(Extracted material Opens)
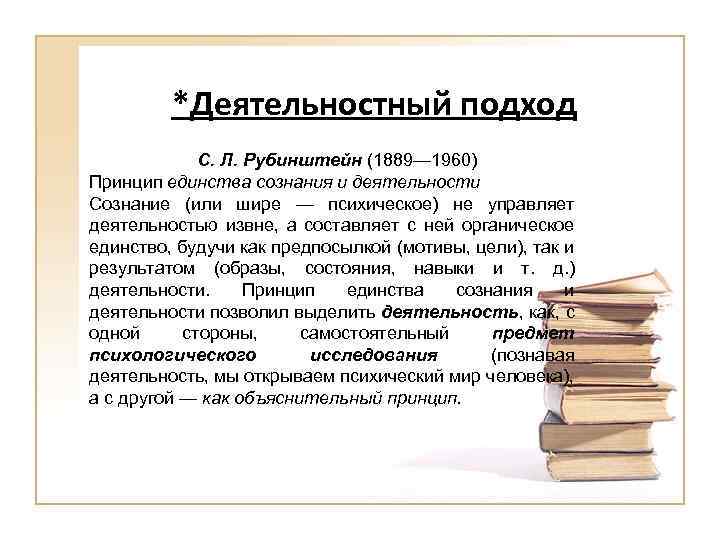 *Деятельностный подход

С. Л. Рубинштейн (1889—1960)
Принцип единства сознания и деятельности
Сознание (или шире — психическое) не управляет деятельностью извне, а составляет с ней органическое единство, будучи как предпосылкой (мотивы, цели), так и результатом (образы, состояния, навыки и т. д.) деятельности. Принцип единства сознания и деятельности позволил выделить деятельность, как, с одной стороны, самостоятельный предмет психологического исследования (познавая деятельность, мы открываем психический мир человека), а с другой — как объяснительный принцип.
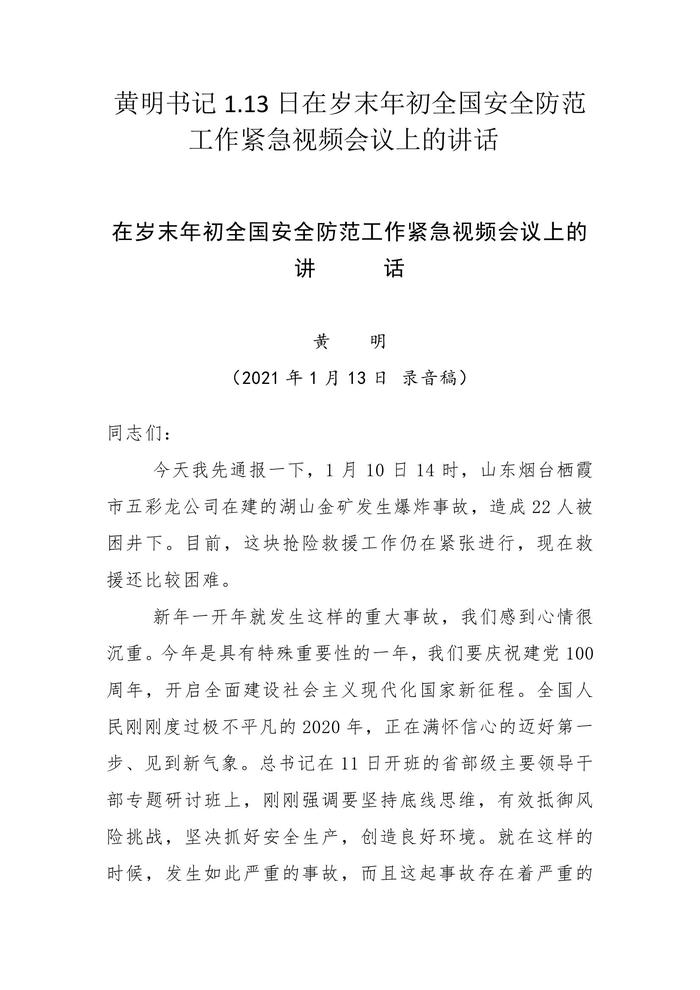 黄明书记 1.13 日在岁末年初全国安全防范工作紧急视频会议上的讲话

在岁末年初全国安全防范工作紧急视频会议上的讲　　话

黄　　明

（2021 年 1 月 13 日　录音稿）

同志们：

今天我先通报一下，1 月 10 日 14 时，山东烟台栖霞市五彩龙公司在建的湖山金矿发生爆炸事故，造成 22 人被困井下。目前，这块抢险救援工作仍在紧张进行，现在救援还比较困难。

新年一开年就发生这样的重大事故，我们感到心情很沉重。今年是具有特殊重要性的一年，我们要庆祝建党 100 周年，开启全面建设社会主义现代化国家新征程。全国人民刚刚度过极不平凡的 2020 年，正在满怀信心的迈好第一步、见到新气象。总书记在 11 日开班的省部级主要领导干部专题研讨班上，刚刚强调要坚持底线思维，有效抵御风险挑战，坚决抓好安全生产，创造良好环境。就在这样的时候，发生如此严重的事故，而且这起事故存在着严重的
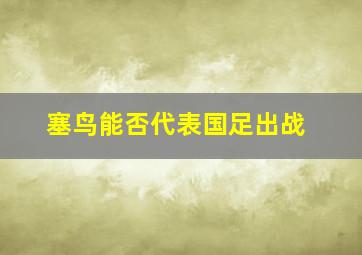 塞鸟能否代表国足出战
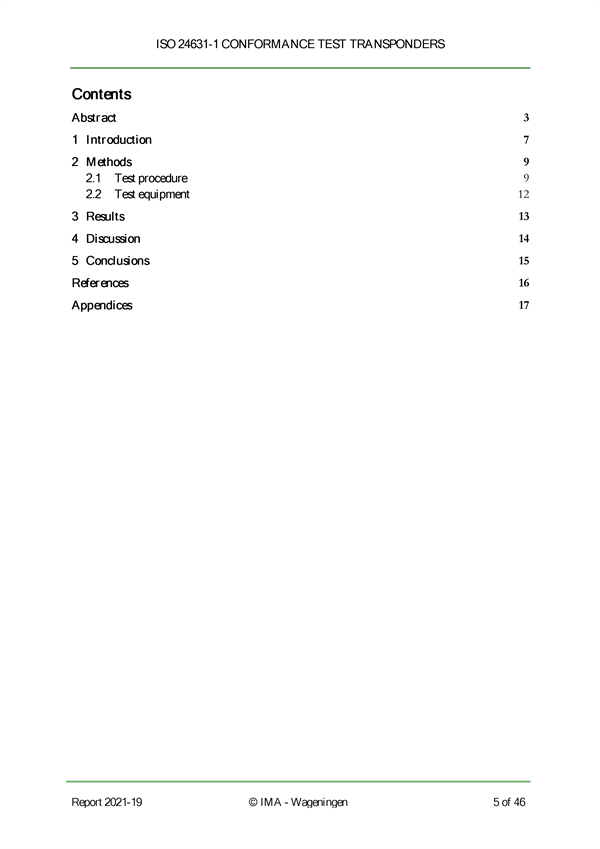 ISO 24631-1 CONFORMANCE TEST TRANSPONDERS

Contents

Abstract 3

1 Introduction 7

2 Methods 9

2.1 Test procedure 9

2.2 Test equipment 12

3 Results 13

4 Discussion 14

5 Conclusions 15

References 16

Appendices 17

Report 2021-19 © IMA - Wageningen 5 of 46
(Extracted material Closes)
Excluding the pictures, write out exactly the lines from the line that contains "100 周年，开启全面建设社会主义现代化国家新征程。全国人民刚刚度过极不平凡的 2020" through the end of the records.

■ Task solution:
新年一开年就发生这样的重大事故，我们感到心情很沉重。今年是具有特殊重要性的一年，我们要庆祝建党 100 周年，开启全面建设社会主义现代化国家新征程。全国人民刚刚度过极不平凡的 2020 年，正在满怀信心的迈好第一步、见到新气象。总书记在 11 日开班的省部级主要领导干部专题研讨班上，刚刚强调要坚持底线思维，有效抵御风险挑战，坚决抓好安全生产，创造良好环境。就在这样的时候，发生如此严重的事故，而且这起事故存在着严重的
 塞鸟能否代表国足出战
 ISO 24631-1 CONFORMANCE TEST TRANSPONDERS

Contents

Abstract 3

1 Introduction 7

2 Methods 9

2.1 Test procedure 9

2.2 Test equipment 12

3 Results 13

4 Discussion 14

5 Conclusions 15

References 16

Appendices 17

Report 2021-19 © IMA - Wageningen 5 of 46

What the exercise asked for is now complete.